Hypo-Wahrnehmung: Mit niedrigen Zuckerwerten ist nicht zu spaßen

Bei den meisten Menschen mit Diabetes kündigt sich eine Unterzuckerung mit einem flauen Gefühl im Magen, Heißhunger, Zittern oder Schweißausbrüchen an. Doch insbesondere wer schon lange mit Diabetes lebt oder häufiger unterzuckert, spürt manchmal nur noch schwache oder gar keine dieser Symptome. Warum das gefährlich sein kann und wie man die eigene Wahrnehmung von Hypoglykämien wieder verbessern kann, erfahren Sie hier.

Die typischen Symptome einer Hypoglykämie sind zwar lästig, doch sie können lebensrettend sein. Viele Menschen mit Diabetes spüren bereits ab einem Glukosewert von 80 oder 90 mg/dL leichte Symptome einer Hypoglykämie: Der Puls erhöht sich, sie fühlen sich flau, teilweise beginnen ihre Knie zu zittern. Ihr Körper zeigt ihnen damit, dass der Zuckerspiegel in ihrem Blut sinkt und möglicherweise bald eine kritische Grenze erreicht. Es heißt also gegensteuern: Durch die Aufnahme schnellwirksamer Kohlenhydrate (z. B. Traubenzucker, Cola oder Saft) steigt der Blutzuckerspiegel rasch wieder auf einen unkritischen Wert. Ab wann die Anzeichen einer Unterzuckerung einsetzen und ab welchem Wert eine Hypoglykämie tatsächlich gefährlich werden kann, ist individuell unterschiedlich. In Diabetesfachkreisen hat man sich jedoch mittlerweile darauf geeinigt, ab einem Glukosewert von unter 70 mg/dL von einer Hypoglykämie sprechen.1

1. Unter 50 mg/dL fehlt dem Gehirn ausreichend Glukose

Sinkt der Wert auf 60 bis 70 mg/dL, setzt im Normalfall die hormonelle Gegenregulation ein - die Leber schüttet den Gegenspieler des Insulins aus: das Hormon Glukagon, welches Glukosereserven freisetzt und damit den Blutzuckerspiegel wieder ansteigen lässt. Zirkuliert allerdings noch Insulin in der Blutbahn, bleibt dieser rettende Prozess aus.2 Wer sich also bei der letzten Mahlzeit verschätzt und versehentlich zu viel Insulin gespritzt hat, kann sich nicht auf darauf verlassen, dass der Körper es schon selbst richten wird. Der Glukosewert sinkt dann weiter: Unter einem Wert von 50 mg/dL wird das Gehirn nicht mehr ausreichend mit Glukose versorgt – was sich entsprechend auf die Denkleistung auswirkt. Es ist in dieser Situation kein Verlass mehr darauf, dass Betroffene sich selbst zu helfen wissen und schnell Glukose zu sich nehmen. Sinkt der Glukosewert sogar unter 30 mg/dL, kann es zu Bewusstlosigkeit und Krämpfen kommen – spätestens zu diesem Zeitpunkt ist Fremdhilfe zwingend erforderlich.
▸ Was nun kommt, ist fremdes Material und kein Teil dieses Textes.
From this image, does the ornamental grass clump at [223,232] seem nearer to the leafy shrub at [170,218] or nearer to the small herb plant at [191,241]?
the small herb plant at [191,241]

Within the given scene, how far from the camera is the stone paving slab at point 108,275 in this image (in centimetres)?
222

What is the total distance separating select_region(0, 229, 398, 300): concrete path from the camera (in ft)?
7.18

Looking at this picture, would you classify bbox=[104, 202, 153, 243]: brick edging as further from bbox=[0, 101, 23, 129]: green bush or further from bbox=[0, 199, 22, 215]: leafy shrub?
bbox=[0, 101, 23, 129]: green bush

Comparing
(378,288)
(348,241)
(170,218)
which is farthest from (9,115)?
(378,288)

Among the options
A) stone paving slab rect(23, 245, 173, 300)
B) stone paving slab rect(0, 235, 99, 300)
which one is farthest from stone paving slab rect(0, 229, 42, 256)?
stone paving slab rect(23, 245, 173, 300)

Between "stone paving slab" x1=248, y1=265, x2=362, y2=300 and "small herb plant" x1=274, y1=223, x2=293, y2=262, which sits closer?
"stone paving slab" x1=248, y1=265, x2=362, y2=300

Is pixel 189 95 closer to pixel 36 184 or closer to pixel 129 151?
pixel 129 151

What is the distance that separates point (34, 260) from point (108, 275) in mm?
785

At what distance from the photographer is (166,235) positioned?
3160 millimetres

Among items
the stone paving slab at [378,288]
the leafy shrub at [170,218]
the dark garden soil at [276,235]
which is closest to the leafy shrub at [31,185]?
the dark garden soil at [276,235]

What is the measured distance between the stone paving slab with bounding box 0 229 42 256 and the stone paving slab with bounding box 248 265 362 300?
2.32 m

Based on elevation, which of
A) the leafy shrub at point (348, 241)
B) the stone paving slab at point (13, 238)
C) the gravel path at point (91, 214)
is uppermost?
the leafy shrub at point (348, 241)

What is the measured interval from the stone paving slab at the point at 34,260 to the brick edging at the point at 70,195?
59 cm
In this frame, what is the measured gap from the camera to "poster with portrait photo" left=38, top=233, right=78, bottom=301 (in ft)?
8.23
2.Wenn Symptome fehlen, empfindet man keine Dringlichkeit

Allerdings verläuft ein Großteil der Hypoglykämien unbemerkt, warnten kürzlich Fachleute bei einem Diabeteskongress.3 Sie werden verschlafen, nicht wahrgenommen oder scheinen keine große Rolle zu spielen. Das ist nicht ungefährlich, denn bei häufigen Unterzuckerungen zeigt der Körper weniger Symptome und setzt auch weniger zuverlässig Glukose aus den Speichern frei.4 Damit verkürzt sich das kritische Zeitfenster, in dem man die Glukosewerte noch ohne Fremdhilfe wieder in einen sicheren Bereich bringen kann. Wenn der Körper keinen Alarm schlägt, beeinflusst das oft auch das Verhalten: „Wenn Symptome fehlen, empfindet man auch keine Dringlichkeit“, warnten die Expert:innen.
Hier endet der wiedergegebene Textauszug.